** Exercise directions **
Return, word for word, the passage of the nondimensionalization thread that begins at the words "It's up to you." and stops after "or less arbitrary.".

++++ Page extract

It's up to you. I could have made the coefficient of dx/dt 1 and it wouldn't have really mattered too much save for a few different expressions. You can consider my choice more or less arbitrary.
We want to simplify the ODE as much as possible in the dimensionless form, so what we do is define the scaling factors (e.g. x_s, t_s) such that the ODE ends up with the fewest number of parameters possible. Now how do we 'get rid' of the parameters from the ODE (e.g. k*t_s^2/m)? Well, we define t_s such that the term k*t_s^2/m equals 1, so that the term k*t_s^2/m cancels out from the ODE, and we end up with an equation that has a smaller number of parameters (i.e. the purpose of nondimensionalization). If you need more explanation, feel free to ask!
Oh.. awesome.. I get it now. Since you have control over the scale factors, you "tweak" them in such a way that you get an equation with smaller number of parameters.. :D Thank you!
Great video! I have one question: how to go about nondimensionalizing a system of ODEs? Say, for example, a biochemical network of intracellular species where the characteristic units are time and concentration.

++++++++
++++ Rows

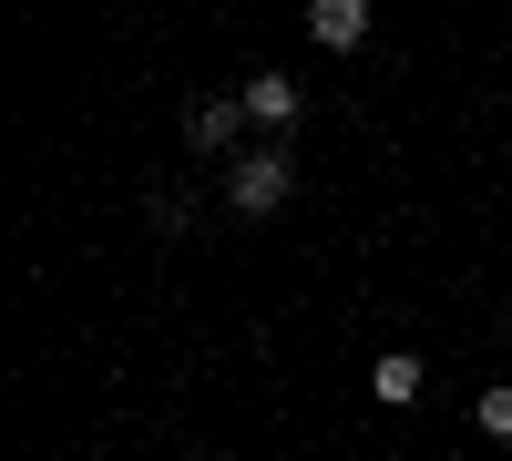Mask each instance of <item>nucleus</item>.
Wrapping results in <instances>:
<instances>
[{
    "mask_svg": "<svg viewBox=\"0 0 512 461\" xmlns=\"http://www.w3.org/2000/svg\"><path fill=\"white\" fill-rule=\"evenodd\" d=\"M420 390H431V369H420V349H379V359H369V400H379V410H410Z\"/></svg>",
    "mask_w": 512,
    "mask_h": 461,
    "instance_id": "nucleus-4",
    "label": "nucleus"
},
{
    "mask_svg": "<svg viewBox=\"0 0 512 461\" xmlns=\"http://www.w3.org/2000/svg\"><path fill=\"white\" fill-rule=\"evenodd\" d=\"M502 339H512V308H502Z\"/></svg>",
    "mask_w": 512,
    "mask_h": 461,
    "instance_id": "nucleus-7",
    "label": "nucleus"
},
{
    "mask_svg": "<svg viewBox=\"0 0 512 461\" xmlns=\"http://www.w3.org/2000/svg\"><path fill=\"white\" fill-rule=\"evenodd\" d=\"M308 41L318 52H359L369 41V0H308Z\"/></svg>",
    "mask_w": 512,
    "mask_h": 461,
    "instance_id": "nucleus-5",
    "label": "nucleus"
},
{
    "mask_svg": "<svg viewBox=\"0 0 512 461\" xmlns=\"http://www.w3.org/2000/svg\"><path fill=\"white\" fill-rule=\"evenodd\" d=\"M246 123H256L246 93H205V103L185 113V144H195V154H246Z\"/></svg>",
    "mask_w": 512,
    "mask_h": 461,
    "instance_id": "nucleus-2",
    "label": "nucleus"
},
{
    "mask_svg": "<svg viewBox=\"0 0 512 461\" xmlns=\"http://www.w3.org/2000/svg\"><path fill=\"white\" fill-rule=\"evenodd\" d=\"M236 93H246V113H256V123H267V134H287V123H297V113H308V93H297V72H246V82H236Z\"/></svg>",
    "mask_w": 512,
    "mask_h": 461,
    "instance_id": "nucleus-3",
    "label": "nucleus"
},
{
    "mask_svg": "<svg viewBox=\"0 0 512 461\" xmlns=\"http://www.w3.org/2000/svg\"><path fill=\"white\" fill-rule=\"evenodd\" d=\"M297 205V154L256 144V154H226V216H287Z\"/></svg>",
    "mask_w": 512,
    "mask_h": 461,
    "instance_id": "nucleus-1",
    "label": "nucleus"
},
{
    "mask_svg": "<svg viewBox=\"0 0 512 461\" xmlns=\"http://www.w3.org/2000/svg\"><path fill=\"white\" fill-rule=\"evenodd\" d=\"M472 431H482V441H512V380H492V390L472 400Z\"/></svg>",
    "mask_w": 512,
    "mask_h": 461,
    "instance_id": "nucleus-6",
    "label": "nucleus"
}]
</instances>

++++++++

** The answer **
It's up to you. I could have made the coefficient of dx/dt 1 and it wouldn't have really mattered too much save for a few different expressions. You can consider my choice more or less arbitrary.